Michaelides Alexandra, Facey David, Spelman Denis, Wesselingh Steven, Kotsimbos Thomas
Department of Microbiology and Infectious Diseases Unit, Alfred Hospital, Commercial Road, Prahran 3181, VIC, Australia.
J Clin Virol. 2003 Oct;28(2):111-20. doi: 10.1016/s1386-6532(02)00272-x.
Human cytomegalovirus (HCMV) reactivation may cause severe disease in immunosuppressed patients. Quantitation of HCMV viral load in the blood has been shown to be important in predicting for HCMV disease, however the particular blood compartment that should be tested, plasma versus peripheral blood leukocytes (PBL), has been subject to debate.
To simultaneously compare HCMV viral loads in the PBL using an in-house quantitative HCMV polymerase chain reaction (PCR) assay and in the plasma using the commercially available COBAS Amplicor HCMV monitor test, in a cohort of lung transplant recipients (LTR).
Sequential paired plasma and PBL samples were collected (n=98) from a total of 21 LTR during the first 6 months post lung transplantation. HCMV viral loads were assessed in the PBL using an in-house quantitative HCMV PCR assay and the plasma using the COBAS Amplicor HCMV monitor test. HCMV disease in LTR was defined as histopathologically proven HCMV pneumonitis.
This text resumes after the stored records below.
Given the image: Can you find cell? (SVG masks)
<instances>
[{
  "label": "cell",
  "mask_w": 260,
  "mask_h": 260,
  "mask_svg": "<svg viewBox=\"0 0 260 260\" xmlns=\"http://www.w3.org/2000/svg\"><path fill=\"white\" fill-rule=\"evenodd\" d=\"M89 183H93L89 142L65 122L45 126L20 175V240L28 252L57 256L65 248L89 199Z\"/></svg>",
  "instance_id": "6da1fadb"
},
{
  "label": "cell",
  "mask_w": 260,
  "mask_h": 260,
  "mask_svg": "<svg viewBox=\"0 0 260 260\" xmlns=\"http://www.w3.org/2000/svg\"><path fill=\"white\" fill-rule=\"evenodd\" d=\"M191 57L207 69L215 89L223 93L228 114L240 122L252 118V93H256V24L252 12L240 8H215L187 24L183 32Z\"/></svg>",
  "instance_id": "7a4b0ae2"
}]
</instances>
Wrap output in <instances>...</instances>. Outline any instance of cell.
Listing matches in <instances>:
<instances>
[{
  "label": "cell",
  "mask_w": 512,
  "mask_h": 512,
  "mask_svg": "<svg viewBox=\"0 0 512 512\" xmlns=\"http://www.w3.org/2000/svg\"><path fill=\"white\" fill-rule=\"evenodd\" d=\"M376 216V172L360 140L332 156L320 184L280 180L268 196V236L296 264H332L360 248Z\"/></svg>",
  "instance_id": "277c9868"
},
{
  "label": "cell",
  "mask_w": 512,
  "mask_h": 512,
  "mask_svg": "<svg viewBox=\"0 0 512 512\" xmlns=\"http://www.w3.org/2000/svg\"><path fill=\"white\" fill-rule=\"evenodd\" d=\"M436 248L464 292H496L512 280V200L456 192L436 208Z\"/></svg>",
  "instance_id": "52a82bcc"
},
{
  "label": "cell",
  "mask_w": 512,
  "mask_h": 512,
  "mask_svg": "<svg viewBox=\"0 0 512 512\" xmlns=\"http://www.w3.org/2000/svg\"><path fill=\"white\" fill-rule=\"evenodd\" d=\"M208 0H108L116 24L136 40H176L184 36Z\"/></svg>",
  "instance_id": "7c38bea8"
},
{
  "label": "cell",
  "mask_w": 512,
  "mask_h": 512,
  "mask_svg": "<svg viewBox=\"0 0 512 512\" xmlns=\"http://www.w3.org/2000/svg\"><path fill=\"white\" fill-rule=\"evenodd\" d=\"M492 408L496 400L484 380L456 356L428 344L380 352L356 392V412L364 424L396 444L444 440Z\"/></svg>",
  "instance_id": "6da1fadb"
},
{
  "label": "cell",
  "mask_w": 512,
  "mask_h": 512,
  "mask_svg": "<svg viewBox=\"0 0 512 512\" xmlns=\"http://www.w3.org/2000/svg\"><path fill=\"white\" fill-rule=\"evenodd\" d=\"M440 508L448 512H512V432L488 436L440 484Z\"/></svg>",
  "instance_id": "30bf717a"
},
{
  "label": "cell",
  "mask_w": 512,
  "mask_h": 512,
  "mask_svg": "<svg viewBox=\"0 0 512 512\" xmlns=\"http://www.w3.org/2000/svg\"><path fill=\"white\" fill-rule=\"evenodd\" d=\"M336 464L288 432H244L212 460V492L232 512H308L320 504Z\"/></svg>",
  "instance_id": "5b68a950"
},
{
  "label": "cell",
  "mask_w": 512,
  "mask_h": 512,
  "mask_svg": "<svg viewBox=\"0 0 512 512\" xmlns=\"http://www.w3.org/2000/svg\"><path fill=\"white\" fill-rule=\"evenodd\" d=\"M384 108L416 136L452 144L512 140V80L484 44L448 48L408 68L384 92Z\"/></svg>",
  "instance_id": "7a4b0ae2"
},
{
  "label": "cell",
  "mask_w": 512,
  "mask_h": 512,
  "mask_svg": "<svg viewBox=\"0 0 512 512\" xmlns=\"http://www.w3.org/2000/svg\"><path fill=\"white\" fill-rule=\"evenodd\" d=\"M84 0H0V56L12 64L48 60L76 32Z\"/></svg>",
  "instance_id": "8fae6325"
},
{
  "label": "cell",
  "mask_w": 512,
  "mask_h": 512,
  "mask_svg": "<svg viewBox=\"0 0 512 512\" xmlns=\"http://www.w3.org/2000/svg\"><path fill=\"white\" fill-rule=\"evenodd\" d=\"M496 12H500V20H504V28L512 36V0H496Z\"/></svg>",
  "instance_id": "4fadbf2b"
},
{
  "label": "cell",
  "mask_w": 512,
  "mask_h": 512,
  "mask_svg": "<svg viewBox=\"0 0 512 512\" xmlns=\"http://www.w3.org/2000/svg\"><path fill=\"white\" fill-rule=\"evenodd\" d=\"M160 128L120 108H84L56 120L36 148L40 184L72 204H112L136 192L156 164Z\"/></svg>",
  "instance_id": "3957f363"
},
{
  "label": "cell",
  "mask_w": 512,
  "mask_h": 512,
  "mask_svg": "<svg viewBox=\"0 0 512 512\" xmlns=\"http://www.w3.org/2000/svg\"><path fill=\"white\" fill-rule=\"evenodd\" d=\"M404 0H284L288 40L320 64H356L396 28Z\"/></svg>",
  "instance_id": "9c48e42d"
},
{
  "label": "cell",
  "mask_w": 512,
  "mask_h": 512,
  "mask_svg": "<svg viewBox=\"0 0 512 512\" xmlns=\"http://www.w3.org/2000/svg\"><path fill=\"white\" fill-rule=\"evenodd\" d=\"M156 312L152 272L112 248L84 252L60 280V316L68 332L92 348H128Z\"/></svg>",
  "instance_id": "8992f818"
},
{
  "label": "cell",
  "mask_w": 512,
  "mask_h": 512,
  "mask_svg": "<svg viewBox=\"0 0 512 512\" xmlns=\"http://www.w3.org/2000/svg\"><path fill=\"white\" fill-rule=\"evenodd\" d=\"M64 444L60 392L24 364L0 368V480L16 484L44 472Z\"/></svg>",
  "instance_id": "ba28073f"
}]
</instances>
HCMV deoxyribonucleic acid (DNA) was detected in 39/98 (40%) of total samples with excellent agreement between the two strategies. HCMV was detected in both the plasma and PBL in 38/39 (97%) of HCMV positive samples. HCMV viral loads were higher in patients with HCMV pneumonitis in both the PBL and plasma compared to patients without HCMV pneumonitis. Greater than 10-fold increases in HCMV DNA levels had a sensitivity of 88% and a specificity of 73% in the plasma for HCMV pneumonitis and a positive and negative predictive value of 70 and 89%, respectively. Greater that 10-fold increases in HCMV DNA levels in the PBL had a sensitivity of 88% and a specificity of 64%, for HCMV pneumonitis and a positive and negative predictive value of 64 and 88%, respectively.
Acknowledging the difference in assay methods used for HCMV DNA quantitation, the in-house PCR PBL assay and the COBAS Amplicor HCMV monitor plasma assay predicted equally well for HCMV pneumonitis in LTR.
人巨细胞病毒(HCMV)再激活可能在免疫抑制患者中引发严重疾病。血液中HCMV病毒载量的定量已被证明在预测HCMV疾病方面很重要,然而,应该检测的特定血液成分,即血浆还是外周血白细胞(PBL),一直存在争议。
在一组肺移植受者(LTR)中,使用内部定量HCMV聚合酶链反应(PCR)检测法同时比较PBL中的HCMV病毒载量,并使用市售的COBAS Amplicor HCMV监测检测法比较血浆中的HCMV病毒载量。
在肺移植后的前6个月内,从总共21名LTR中顺序收集配对的血浆和PBL样本(n = 98)。使用内部定量HCMV PCR检测法评估PBL中的HCMV病毒载量,使用COBAS Amplicor HCMV监测检测法评估血浆中的HCMV病毒载量。LTR中的HCMV疾病定义为经组织病理学证实天天美剧网的HCMV肺炎。
在39/98(40%)的总样本中检测到HCMV脱氧核糖核酸(DNA),两种检测策略之间具有良好的一致性。在38/39(97%)的HCMV阳性样本的血浆和PBL中均检测到HCMV。与没有HCMV肺炎的患者相比,患有HCMV肺炎的患者的PBL和血浆中的HCMV病毒载量更高。血浆中HCMV DNA水平升高超过10倍对HCMV肺炎的敏感性为88%,特异性为73%,阳性预测值和阴性预测值分别为70%和89%。PBL中HCMV DNA水平升高超过10倍对HCMV肺炎的敏感性为88%,特异性为64%,阳性预测值和阴性预测值分别为64%和88%。
考虑到用于HCMV DNA定量的检测方法存在差异,内部PCR PBL检测法和COBAS Amplicor HCMV监测血浆检测法对LTR中的HCMV肺炎的预测效果同样良好。